The reason I hear most often is: so that you have your app on their phone and people can return easily. But do they?

Most people are not like you. Many of the people who read this will be tech early adopters, so it’s likely you use many apps and install them easily. But the typical US smartphone owner downloads ZERO apps per month (other estimates put it at 1.5 per month).


Most app use is concentrated on 5 apps. Can you be one of those apps and compete with the likes of Google and Facebook, who together controlled the 10 most popular apps in 2016?

Apps are expensive to develop and maintain, difficult to make quick adjustments due to submission review processes, and not as engaging as other options.

So what other options do you have?

If you think you can get people to install your app, it means you believe you already have their attention. Great.

So you have two things to worry about:

  1. Can the core functionality be achieved through mobile web?
  2. If yes, then the next question is: how do I keep people coming back?

And if your core functionality is “I want to be able to send push notifications” then there may still be better ways. In music, examples of core functionality that may be hard to work around are:

  • Music listening in background, eg. when the phone is in the pocket and you’re doing other stuff.
  • Functionality that’s available when the user is offline.

But I digress, because often those functions may be ‘nice to haves’ and may not be essential. Imagine if a venue has a site where you can check upcoming gigs and also listen to some music… Now a marketing manager there may say: “we absolutely need people to be able to listen to music in the background.” But you can achieve this more easily by offering a Spotify playlist.

Back to push notifications.

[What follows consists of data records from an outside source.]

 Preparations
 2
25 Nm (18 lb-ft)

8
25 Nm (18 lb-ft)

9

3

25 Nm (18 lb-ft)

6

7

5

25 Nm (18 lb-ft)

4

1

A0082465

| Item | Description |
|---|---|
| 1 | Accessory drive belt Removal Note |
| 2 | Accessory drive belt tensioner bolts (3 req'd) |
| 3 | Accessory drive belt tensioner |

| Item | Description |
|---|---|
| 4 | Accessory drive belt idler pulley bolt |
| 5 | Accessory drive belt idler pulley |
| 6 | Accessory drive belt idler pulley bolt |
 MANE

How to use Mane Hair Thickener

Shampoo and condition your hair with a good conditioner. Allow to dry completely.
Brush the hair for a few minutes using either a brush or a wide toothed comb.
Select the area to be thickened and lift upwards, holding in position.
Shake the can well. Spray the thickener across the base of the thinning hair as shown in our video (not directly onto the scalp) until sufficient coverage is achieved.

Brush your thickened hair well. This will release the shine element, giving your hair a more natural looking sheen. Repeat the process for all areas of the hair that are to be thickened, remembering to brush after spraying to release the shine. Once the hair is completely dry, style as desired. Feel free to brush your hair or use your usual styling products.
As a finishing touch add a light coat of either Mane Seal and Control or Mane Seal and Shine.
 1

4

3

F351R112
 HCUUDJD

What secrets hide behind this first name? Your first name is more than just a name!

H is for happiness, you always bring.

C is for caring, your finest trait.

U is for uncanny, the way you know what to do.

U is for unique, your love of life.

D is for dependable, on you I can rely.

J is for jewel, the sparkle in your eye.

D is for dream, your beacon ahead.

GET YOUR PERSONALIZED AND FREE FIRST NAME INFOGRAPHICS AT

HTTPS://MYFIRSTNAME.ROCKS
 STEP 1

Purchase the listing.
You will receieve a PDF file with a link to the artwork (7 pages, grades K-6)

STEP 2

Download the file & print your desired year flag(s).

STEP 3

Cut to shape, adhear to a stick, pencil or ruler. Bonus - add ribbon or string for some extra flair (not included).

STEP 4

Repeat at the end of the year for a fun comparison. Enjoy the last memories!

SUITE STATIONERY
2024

Keep your eye on messaging apps, because they’re steadily becoming the new social networks and they’re notification-based.

In order to hold onto people’s attention, you may not need push notifications. You need habit. This requires consistency from your side and design thinking on how to construct a habit forming product that people don’t forget about.

You may also use reminders. You could collect email addresses or even phone numbers.

Artists’ newsletters have a 20–25% open rate. 90% of SMS messages are read within the first 3 minutes of receiving. Since starting MUSIC x TECH x FUTURE, I’ve had a handful of unsubscriptions, but that’s nothing compared to the number of uninstalls I would have had.

Still think building an app is a good idea?

  • Write down who your audience is. How do they use the web. Be realistic and don’t project your own tendencies. Call a bunch of your users if you have to.
  • Write down exactly what you want people to be able to do. Frame it as a user story: “I can find information about my favourite band’s upcoming gigs in my town”.
  • Rank your user stories. Then mark the ones that are essential.
  • Small secret: the ones that you didn’t mark as essential, you’ll probably never build.
  • Think of ways in which you can achieve the same end results, without building an app that users need to install. (I can help you with that)
  • Now look at whether introducing the friction of an app is actually the best way to do it. Carefully count the number of steps required for the user to complete their user story.

Choose whatever has the least friction and still accomplishes your goal.